Lecture 8: Query Optimization
Lectures: 1 | 2 | 3 | 4 | 5 | 6 | 7 | 8 | 9 | 10 | 11 | 12 | 13 | 14 | 15 | 16 | 17 | 18 | 19 | 20 | 21 | 22 | 23
Overview
In this lecture, we will discuss the problem of query optimization, focusing on the algorithms proposed in the classic "Selinger" paper.
Read the following paper:
- Selinger, Patricia, M. Astrahan, D. Chamberlin, Raymond Lorie, and T. Price. "Access Path Selection in a Relational Database Management System." In Proceedings of ACM SIGMOD, Boston, MA, 1979, pp. 22-34. Also in
Readings in Database Systems. San Fransisco, CA: Morgan Kaufmann, 1998. ISBN: 1558605231.
- Optionally, you may also wish to look at: Mannino, Michael, Paichen Chu, and Thomas Sager. "Statistical Profile Estimation in Database Systems." ACM Computing Surveys 20, no. 3 (1988): 191-221. This paper discusses many of the techniques that used to make query optimization and cost estimation practical in modern database systems.

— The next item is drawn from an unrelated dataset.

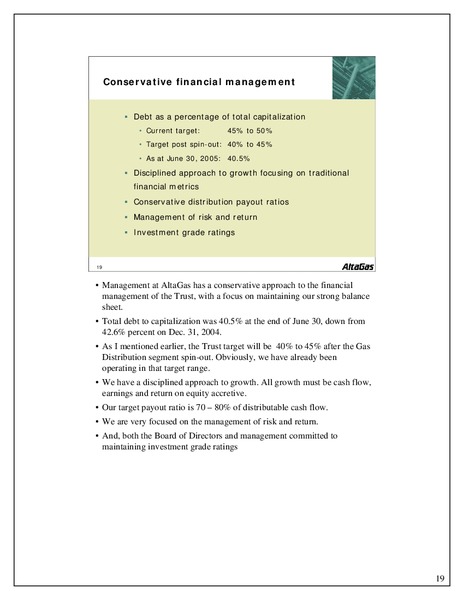 SCOTIA CAPITAL INVESTING FOR INCOME CONFERENCE – Altagas Limited – slide 19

We will cover some of the ideas at a high level in class.
As you read, think about and come to class prepared to answer the following questions:
- The Selinger paper claims to be 'optimal'. Under what assumptions is this optimality true? Can you think of a situation in which Selinger will definitely be non-optimal?
- Query optimization is highly dependent on the effectiveness of cost estimation. The cost metrics that Selinger proposes are very simple; how would you make them more sophisticated? What is the impact of more sophisticated cost metrics on the performance of a database system?